Providing multiple directories only checks the first one (multiple times)
We have several directories we want to check in a single Checkov run, either invoking directly e.g. checkov -d deploys1 -d deploys2 or with the configuration file, for example:
---
directory:
- deploys1
- deploys2
We are predominantly using the terraform framework but I suspect that's not relevant in this case. It seems that only the first directory provided is ever checked.

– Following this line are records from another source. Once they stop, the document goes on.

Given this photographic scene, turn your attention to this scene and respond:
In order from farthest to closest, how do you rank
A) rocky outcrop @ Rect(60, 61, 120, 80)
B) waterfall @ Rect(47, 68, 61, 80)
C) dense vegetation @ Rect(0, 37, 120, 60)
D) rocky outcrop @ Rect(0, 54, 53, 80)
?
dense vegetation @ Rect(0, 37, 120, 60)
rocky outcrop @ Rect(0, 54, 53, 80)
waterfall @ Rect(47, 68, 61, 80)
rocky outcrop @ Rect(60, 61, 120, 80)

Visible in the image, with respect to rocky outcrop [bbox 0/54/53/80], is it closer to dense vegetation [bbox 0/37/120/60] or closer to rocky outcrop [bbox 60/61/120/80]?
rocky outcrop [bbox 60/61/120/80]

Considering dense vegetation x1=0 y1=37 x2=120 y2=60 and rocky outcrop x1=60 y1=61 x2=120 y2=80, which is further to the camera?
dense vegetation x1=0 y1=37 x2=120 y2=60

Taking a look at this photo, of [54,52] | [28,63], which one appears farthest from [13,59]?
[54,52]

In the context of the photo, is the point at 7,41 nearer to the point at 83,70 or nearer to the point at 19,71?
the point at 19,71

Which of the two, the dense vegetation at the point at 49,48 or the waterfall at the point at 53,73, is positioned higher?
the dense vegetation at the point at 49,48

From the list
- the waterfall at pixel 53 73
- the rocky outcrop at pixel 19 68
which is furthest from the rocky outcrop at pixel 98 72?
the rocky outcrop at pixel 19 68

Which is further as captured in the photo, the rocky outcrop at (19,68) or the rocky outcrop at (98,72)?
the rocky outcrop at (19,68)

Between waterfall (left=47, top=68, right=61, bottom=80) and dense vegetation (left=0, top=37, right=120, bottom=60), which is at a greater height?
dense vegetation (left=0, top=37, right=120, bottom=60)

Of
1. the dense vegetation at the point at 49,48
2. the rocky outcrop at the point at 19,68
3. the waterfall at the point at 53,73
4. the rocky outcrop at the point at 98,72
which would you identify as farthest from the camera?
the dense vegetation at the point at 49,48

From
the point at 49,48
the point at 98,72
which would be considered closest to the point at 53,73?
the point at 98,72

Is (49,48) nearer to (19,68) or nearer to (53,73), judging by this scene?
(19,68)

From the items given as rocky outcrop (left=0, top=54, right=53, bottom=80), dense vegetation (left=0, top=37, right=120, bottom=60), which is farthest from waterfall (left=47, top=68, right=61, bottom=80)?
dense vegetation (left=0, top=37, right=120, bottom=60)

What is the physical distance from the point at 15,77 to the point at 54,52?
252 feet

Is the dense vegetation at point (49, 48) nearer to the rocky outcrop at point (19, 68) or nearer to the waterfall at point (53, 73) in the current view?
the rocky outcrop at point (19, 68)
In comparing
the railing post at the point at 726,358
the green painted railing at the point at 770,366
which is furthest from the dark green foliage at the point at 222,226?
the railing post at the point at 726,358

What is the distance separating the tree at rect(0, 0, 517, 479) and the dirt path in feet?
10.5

To demonstrate this here are some invocations and their output:
$ checkov -d deploys1 --quiet
terraform scan results:
Passed checks: 154, Failed checks: 0, Skipped checks: 9
$ checkov -d deploys2 --quiet
terraform scan results:
Passed checks: 3274, Failed checks: 0, Skipped checks: 326
$ checkov -d deploys1 -d deploys2 --quiet
terraform scan results:
Passed checks: 154, Failed checks: 0, Skipped checks: 9
terraform scan results:
Passed checks: 308, Failed checks: 0, Skipped checks: 18
It appears that the first directory is added multiple times. I've tried adding a few different directories several times and after the first checked directory is complete, the rest of the directories are printed out quickly. Therefore I believe they are not really being checked multiple times but the results are being printed out multiple times (with some multiplication of checks / skipped checks in the mix).
The same behaviour can be observed whether you configure the directories on the command line or in the configuration file.
I am using Checkov 3.2.477 on MacOS.
I think I understand a little of the flaw that's going on here although I'm not super familiar with the Checkov architecture. I'm guessing the RunnerRegistry is trying to accumulate check results across multiple framework runners, but unfortunately it doesn't really handle multiple independent check runs across different directories. It needs to either clear or continue accumulating check results if there are multiple directories being checked in one execution of checkov.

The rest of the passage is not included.